Multiple vulval ulcers in a pregnant woman.

29.1 How Would You Manage This Case?

Samantha should be treated with either oral or intravenous aciclovir (see Case 16 for information on oral aciclovir).

Herpes simplex virus can be transmitted to the neonate from a mother with primary or initial genital herpes at term. It has been estimated that the risk of neonatal herpes developing after vaginal delivery to a mother with primary or initial genital herpes simplex virus (HSV) infection is about 40%. The neonate may develop disseminated infection, affecting particularly the liver and adrenal glands, or localized infection affecting the central nervous system, eye, skin, or oral cavity. The mortality rate for infants with disseminated or central nervous system disease is high.

Mothers with symptomatic primary or initial herpes at term or within 6 weeks of expected delivery should be delivered by Caesarean section before the membranes have ruptured or within 4 h of their rupture. Performing a Caesarean section beyond this time is not likely to protect the fetus. If vaginal delivery is performed, or if the membranes have been ruptured for more than 4 h, the mother should be treated intra-partum, and subsequently the neonate with intravenous aciclovir. Vaginal procedures such as the application of scalp electrodes are best avoided to reduce the risk of damaging the baby’s skin and allowing viral entry. There should be consultation with a pediatrician.

Note: Primary or initial genital herpes during the first or second trimester should be treated as in the non-pregnant patient (see Case 16). As developmental abnormalities have not been associated with HSV infection, termination of pregnancy is not indicated. Although aciclovir is not licensed for use in pregnancy, there has now been substantial use of the drug by pregnant women, and, in keeping with the results of tests on animals, there has been no evidence of teratogenicity.

Two years later, Samantha who is 3 months pregnant with her second child attends the clinic for advice on the management of symptomatic recurrences during her pregnancy. She also asks if it is necessary to deliver this child by Caesarean section.

29.2 What Advice Would You Give?

Symptomatic recurrences even in pregnant women are likely to be of short duration, and drug therapy is usually unnecessary. If the episodes are severe, however, episodic treatment with aciclovir may be offered.

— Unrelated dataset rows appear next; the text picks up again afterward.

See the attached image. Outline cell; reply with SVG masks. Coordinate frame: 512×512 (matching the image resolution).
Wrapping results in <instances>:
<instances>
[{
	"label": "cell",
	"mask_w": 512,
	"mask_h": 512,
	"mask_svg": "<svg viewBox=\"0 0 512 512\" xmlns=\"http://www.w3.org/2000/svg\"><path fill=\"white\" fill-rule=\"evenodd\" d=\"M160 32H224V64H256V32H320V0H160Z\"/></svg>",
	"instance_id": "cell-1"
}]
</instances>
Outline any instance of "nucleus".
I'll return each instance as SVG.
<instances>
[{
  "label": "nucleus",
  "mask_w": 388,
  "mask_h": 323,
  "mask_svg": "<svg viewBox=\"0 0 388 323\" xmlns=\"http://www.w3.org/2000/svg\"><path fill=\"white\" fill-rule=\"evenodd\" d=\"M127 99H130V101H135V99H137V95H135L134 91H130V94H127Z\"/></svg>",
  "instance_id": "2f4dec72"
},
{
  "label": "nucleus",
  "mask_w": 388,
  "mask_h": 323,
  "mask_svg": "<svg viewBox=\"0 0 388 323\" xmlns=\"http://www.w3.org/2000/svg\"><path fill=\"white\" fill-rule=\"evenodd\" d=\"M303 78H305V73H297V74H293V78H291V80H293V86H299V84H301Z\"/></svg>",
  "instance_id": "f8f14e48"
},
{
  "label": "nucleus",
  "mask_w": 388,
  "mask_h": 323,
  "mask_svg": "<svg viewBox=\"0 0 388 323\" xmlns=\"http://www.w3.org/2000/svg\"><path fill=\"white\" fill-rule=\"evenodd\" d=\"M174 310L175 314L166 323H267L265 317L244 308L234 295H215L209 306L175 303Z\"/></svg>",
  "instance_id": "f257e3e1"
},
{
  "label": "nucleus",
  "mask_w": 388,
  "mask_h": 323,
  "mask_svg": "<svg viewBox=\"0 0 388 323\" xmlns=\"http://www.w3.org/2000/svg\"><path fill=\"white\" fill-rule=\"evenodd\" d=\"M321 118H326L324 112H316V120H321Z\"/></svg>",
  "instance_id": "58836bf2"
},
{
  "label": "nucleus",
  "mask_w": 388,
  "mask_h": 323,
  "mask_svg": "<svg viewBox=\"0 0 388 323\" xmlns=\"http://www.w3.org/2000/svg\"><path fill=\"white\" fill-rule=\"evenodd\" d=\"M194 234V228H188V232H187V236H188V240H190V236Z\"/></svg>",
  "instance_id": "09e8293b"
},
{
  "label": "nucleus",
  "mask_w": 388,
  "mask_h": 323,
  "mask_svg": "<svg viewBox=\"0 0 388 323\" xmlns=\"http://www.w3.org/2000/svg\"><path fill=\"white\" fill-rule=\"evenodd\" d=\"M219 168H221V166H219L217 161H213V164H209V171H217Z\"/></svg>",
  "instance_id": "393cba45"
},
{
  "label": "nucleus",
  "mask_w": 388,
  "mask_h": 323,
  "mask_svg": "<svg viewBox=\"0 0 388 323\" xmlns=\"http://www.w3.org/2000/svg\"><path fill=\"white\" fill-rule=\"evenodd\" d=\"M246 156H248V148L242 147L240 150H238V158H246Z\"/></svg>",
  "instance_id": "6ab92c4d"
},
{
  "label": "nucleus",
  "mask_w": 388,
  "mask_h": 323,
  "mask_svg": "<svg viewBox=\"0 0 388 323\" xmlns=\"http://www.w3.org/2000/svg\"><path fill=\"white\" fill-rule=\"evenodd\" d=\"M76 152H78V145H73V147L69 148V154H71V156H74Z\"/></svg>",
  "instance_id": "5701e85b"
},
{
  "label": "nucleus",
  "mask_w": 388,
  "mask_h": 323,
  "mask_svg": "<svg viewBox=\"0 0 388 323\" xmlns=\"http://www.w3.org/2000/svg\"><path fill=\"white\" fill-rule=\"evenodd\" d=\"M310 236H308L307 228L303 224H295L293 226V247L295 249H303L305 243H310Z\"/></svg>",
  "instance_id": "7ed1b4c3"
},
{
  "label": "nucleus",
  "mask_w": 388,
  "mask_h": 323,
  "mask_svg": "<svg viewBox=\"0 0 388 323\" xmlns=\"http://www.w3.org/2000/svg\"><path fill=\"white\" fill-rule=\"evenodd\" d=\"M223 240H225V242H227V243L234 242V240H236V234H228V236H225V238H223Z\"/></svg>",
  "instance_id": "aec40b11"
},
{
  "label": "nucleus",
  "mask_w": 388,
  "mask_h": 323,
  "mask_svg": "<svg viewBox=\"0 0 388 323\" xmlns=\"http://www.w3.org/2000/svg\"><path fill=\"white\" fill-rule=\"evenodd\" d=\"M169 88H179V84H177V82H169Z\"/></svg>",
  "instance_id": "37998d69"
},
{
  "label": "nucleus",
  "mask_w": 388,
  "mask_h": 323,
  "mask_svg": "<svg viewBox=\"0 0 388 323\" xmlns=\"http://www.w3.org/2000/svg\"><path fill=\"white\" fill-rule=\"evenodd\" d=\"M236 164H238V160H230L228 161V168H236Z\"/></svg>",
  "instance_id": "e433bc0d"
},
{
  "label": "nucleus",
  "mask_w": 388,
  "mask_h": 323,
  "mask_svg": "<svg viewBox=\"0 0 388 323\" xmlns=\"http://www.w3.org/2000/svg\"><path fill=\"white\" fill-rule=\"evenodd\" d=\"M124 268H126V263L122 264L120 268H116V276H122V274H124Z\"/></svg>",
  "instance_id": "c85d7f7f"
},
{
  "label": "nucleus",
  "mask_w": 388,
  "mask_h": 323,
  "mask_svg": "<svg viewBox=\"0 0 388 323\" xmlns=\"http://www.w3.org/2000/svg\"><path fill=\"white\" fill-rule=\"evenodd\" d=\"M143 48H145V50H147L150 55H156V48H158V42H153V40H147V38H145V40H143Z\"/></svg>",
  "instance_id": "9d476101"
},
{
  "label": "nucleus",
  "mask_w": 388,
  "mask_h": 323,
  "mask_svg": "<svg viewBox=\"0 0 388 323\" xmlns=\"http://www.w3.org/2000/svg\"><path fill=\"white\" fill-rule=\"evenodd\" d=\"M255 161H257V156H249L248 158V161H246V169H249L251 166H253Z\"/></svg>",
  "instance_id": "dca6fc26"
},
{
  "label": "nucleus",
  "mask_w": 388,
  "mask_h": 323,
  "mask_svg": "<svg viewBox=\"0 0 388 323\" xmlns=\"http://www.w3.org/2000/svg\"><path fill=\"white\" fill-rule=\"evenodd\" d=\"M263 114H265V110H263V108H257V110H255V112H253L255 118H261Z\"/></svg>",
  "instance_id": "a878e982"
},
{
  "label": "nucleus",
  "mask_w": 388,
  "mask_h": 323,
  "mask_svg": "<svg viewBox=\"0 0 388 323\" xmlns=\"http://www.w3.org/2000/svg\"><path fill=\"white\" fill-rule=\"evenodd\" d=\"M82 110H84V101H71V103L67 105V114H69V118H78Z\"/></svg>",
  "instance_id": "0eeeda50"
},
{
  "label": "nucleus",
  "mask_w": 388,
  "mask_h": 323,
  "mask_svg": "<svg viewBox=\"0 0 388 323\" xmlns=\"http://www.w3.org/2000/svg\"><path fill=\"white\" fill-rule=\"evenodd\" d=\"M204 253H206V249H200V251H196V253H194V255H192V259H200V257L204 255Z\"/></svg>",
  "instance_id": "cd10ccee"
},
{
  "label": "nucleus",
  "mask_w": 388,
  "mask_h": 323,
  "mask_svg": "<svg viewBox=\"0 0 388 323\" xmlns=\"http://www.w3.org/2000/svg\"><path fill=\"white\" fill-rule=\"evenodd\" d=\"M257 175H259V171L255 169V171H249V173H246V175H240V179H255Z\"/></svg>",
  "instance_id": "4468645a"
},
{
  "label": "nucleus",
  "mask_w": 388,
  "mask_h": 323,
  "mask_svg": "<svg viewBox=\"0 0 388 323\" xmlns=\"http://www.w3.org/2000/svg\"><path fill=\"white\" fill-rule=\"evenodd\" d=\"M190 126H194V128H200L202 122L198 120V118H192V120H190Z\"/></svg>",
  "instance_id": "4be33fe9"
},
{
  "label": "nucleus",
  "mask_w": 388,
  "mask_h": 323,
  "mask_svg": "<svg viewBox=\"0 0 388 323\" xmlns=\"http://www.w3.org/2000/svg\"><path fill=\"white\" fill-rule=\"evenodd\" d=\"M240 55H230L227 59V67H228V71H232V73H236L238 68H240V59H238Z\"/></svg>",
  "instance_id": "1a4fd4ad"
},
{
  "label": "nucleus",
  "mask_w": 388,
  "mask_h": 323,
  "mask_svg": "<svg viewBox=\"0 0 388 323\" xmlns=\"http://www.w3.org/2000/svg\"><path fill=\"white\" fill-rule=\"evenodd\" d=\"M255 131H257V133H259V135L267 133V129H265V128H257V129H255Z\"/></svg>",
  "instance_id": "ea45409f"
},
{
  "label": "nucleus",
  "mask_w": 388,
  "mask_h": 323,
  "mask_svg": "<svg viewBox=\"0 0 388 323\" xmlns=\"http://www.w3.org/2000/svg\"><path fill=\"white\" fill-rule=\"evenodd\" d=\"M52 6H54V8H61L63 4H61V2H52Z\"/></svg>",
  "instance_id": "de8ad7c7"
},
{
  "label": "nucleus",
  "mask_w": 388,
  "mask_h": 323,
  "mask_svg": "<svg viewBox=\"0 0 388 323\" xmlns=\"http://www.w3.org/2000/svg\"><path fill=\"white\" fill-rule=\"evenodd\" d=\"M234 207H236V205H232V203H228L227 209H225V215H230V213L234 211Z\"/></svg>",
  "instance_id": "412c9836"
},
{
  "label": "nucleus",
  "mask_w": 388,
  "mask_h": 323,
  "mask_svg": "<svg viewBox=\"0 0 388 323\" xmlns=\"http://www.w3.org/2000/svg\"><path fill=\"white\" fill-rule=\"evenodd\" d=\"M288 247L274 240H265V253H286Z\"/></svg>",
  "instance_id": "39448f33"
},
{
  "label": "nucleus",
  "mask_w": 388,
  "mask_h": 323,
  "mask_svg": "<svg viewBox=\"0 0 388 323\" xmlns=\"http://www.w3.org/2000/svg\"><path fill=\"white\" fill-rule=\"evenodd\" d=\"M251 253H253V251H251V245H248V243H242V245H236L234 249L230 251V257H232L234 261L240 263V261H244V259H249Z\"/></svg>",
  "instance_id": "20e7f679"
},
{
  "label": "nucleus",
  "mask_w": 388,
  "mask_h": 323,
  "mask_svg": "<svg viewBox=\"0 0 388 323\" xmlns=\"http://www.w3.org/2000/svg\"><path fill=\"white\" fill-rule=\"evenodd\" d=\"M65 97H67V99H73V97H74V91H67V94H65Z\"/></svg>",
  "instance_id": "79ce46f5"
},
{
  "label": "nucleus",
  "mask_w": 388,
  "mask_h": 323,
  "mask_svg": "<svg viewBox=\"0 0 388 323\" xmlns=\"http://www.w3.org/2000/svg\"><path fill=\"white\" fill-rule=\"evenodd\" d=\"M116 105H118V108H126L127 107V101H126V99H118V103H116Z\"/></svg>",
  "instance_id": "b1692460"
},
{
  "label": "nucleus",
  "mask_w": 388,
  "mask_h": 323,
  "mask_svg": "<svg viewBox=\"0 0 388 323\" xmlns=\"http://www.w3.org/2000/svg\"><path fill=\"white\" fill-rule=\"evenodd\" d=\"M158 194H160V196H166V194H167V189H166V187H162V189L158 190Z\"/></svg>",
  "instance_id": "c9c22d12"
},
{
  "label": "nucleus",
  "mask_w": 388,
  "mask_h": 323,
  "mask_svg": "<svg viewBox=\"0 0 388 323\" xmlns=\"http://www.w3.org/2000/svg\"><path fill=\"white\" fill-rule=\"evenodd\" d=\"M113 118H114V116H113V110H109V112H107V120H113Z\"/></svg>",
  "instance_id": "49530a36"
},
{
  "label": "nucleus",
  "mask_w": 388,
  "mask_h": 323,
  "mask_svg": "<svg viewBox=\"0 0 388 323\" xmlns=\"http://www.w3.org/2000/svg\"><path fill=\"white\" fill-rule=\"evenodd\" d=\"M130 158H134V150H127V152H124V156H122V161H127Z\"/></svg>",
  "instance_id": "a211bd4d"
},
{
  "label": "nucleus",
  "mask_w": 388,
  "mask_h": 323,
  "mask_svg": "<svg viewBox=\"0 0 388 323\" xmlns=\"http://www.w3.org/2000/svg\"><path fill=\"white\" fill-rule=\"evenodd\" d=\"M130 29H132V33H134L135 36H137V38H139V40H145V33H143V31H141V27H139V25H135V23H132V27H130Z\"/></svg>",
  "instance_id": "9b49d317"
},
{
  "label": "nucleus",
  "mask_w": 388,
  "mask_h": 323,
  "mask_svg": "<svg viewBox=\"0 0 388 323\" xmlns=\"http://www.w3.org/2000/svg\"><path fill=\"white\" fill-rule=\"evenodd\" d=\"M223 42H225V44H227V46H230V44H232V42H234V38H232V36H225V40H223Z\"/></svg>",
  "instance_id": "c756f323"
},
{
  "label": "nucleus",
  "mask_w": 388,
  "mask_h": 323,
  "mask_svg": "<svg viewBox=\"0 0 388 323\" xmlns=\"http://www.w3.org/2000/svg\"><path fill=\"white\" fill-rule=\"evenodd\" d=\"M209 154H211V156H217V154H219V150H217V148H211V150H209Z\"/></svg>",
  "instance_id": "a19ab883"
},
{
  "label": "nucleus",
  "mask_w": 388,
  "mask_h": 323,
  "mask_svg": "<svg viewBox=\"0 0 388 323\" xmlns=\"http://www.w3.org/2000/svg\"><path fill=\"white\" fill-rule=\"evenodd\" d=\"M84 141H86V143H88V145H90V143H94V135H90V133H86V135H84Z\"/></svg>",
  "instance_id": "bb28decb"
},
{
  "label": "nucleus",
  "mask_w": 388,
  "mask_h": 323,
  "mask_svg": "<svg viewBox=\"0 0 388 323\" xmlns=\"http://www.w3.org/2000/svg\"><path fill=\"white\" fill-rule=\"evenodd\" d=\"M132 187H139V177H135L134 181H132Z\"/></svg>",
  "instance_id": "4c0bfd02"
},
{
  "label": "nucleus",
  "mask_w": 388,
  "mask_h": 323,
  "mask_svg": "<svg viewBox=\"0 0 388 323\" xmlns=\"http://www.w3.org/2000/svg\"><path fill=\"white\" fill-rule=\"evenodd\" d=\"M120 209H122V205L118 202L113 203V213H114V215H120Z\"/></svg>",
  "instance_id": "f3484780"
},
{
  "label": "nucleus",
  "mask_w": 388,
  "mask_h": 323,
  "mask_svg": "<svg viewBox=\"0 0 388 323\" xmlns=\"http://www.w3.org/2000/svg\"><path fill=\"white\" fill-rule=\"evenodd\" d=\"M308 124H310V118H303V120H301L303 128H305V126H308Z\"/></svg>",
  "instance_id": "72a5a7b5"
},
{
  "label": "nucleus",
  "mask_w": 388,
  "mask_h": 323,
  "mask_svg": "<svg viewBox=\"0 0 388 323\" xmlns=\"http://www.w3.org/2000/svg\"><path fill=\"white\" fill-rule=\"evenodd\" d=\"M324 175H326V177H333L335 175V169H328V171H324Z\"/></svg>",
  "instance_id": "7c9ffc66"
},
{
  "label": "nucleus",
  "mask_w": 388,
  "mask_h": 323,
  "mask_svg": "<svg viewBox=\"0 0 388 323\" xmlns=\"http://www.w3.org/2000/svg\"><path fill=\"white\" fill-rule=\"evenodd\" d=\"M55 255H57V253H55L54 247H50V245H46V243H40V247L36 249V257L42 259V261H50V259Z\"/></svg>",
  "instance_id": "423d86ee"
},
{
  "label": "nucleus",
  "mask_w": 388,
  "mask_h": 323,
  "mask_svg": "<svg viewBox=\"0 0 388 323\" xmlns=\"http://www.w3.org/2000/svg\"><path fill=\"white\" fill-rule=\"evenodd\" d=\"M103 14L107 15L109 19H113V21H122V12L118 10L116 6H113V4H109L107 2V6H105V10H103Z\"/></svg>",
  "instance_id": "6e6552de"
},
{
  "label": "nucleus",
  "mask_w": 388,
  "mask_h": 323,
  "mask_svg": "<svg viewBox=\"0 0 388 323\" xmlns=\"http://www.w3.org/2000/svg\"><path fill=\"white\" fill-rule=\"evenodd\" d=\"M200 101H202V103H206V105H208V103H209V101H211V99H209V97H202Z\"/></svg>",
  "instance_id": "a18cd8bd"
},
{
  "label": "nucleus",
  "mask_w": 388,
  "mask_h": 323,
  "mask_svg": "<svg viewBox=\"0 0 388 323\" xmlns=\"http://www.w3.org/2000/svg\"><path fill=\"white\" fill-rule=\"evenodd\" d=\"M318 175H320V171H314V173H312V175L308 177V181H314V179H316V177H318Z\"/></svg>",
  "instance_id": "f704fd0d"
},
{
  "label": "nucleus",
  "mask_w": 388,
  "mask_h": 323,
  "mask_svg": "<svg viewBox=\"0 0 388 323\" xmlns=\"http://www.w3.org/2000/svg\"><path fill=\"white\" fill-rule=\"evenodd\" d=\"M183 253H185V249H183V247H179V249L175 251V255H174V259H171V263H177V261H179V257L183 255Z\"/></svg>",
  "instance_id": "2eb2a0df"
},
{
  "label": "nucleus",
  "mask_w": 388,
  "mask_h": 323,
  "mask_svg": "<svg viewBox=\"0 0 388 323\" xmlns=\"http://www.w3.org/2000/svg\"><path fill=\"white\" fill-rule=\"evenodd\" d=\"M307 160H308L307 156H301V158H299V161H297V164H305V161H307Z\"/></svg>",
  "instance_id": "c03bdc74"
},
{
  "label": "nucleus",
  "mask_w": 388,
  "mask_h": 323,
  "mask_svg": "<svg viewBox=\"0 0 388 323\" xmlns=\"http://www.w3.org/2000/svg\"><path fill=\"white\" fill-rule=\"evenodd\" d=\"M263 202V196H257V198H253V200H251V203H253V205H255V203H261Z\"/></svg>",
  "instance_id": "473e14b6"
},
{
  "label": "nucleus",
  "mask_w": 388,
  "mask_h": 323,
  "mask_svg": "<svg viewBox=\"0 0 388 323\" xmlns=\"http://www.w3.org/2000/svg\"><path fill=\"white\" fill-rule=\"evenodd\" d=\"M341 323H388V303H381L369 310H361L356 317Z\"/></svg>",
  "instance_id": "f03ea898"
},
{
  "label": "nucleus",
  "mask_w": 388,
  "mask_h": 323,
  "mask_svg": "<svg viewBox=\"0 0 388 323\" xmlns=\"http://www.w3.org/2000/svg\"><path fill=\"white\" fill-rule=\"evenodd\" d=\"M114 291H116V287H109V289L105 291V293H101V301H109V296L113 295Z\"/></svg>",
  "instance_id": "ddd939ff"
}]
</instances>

The risk of transmission of HSV from a woman with recurrent genital herpes to a child at the time of delivery is low. Caesarean section is only recommended for those with lesions at term. There are now good data to show that the prophylactic use of aciclovir or valaciclovir reduces the likelihood of clinical recurrence at the time of delivery and the need for Caesarean section. For this reason, aciclovir, in a dosage of 400 mg three times per day1 by mouth may be offered to women with a history of recurrent genital herpes who wish to avoid delivery by Caesarean section. Treatment should be initiated at 36 weeks' gestation.

Footnotes

1

The higher dose of aciclovir has been recommended because of the altered pharmacokinetics during late pregnancy (2007 National Guideline for the Management of Genital Herpes).